Clinicians should be more judicious in prescribing or recommending oral or topical antifungal therapy.

Given the limited selection of antifungals, it is paramount to mitigate resistant cases. Mitigation proposals include:

·              good skin hygiene,

·              proper (higher) dosing

·              longer duration of antifungals,

·              susceptibility testing, and

·              combination therapy.

Combinations therapy

Therapeutic choices are limited for the control of fungal diseases, and it is tempting to combine several drugs to achieve better therapeutic efficacy.

Combination therapy may be an option to improve the outcome of terbinafine-resistant dermatophytosis.

Combination such as:

·       2 systemic antifungals,

·       a systemic and topical antifungal, and/or

·       a topical keratolytic).

The use of combination therapy is an effective strategy to overcome the emergence of antifungal resistance.

Moreover, antifungal combinations can increase the efficacy of the treatment in case of synergistic interactions between the two partner drugs.

Combination therapy can also reduce toxicity by decreasing the antifungal dosages and improving the pharmacokinetics of one or both molecules.

Combination and sequential therapy regimens are options, but both require active monitoring for hepatic and renal function, drug interactions, and other adverse effects.

Several combinations have previously been tested against dermatophytes in vitro.

Itraconazole in combination with amorolfine or cyclopiroxolamine showed good results.

Oral itraconazole in addition to topical ciclopirox may be beneficial to some patients.

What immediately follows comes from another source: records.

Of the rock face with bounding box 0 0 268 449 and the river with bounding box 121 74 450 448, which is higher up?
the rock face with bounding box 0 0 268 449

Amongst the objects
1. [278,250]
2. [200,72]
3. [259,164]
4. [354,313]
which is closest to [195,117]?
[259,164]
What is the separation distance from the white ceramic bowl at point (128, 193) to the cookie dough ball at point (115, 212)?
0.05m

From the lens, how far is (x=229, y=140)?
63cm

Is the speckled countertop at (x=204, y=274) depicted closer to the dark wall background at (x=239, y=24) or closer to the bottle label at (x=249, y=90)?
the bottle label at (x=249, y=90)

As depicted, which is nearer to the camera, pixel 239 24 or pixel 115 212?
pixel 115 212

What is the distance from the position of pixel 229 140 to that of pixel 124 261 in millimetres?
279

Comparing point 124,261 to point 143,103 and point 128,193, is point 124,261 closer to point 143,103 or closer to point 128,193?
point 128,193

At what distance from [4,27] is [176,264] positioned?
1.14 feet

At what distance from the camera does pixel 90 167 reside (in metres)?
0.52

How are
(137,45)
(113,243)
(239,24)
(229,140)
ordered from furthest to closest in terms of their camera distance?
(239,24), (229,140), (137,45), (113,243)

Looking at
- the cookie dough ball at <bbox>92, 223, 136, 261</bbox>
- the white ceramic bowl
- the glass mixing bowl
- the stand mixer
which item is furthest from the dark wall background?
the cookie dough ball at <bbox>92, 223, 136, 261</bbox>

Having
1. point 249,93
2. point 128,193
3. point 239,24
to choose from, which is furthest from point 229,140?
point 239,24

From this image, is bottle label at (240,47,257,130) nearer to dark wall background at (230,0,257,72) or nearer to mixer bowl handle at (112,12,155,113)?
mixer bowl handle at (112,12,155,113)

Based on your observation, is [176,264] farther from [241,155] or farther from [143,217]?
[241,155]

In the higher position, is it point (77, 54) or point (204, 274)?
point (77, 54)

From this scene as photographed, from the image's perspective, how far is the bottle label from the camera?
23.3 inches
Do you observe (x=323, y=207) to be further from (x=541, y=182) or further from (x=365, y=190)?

Combination of Terbinafine with Itraconazole against Isolates of Trichophyton Species:

In this study, the authors found that the combination of itraconazole with terbinafine was synergistic for 50% of the tested isolates, even when the tested isolate was resistant to terbinafine (57% of synergy). 

In conclusion, the in vitro results of synergistic interactions of terbinafine and itraconazole against terbinafine-resistant Trichophyton in the present study are promising.

T. mentagrophytes also had reduced susceptibility to azoles from different regions.

Higher Doses and Longer duration

Increasing terbinafine exposure through higher doses or longer durations has been proposed to overcome treatment failure and could protect azole-based antifungal drugs from developing resistance. 

Terbinafine resistance when given in the standard doses (250 mg once a day for 2 weeks) is being increasingly seen with partial or no response to treatment.

Antifungal resistance is due to a decrease in effective drug concentration because of extensive accumulation of terbinafine in the skin and adipose tissue. Hence, higher concentration of terbinafine 500 mg/day has seen found to be more effective.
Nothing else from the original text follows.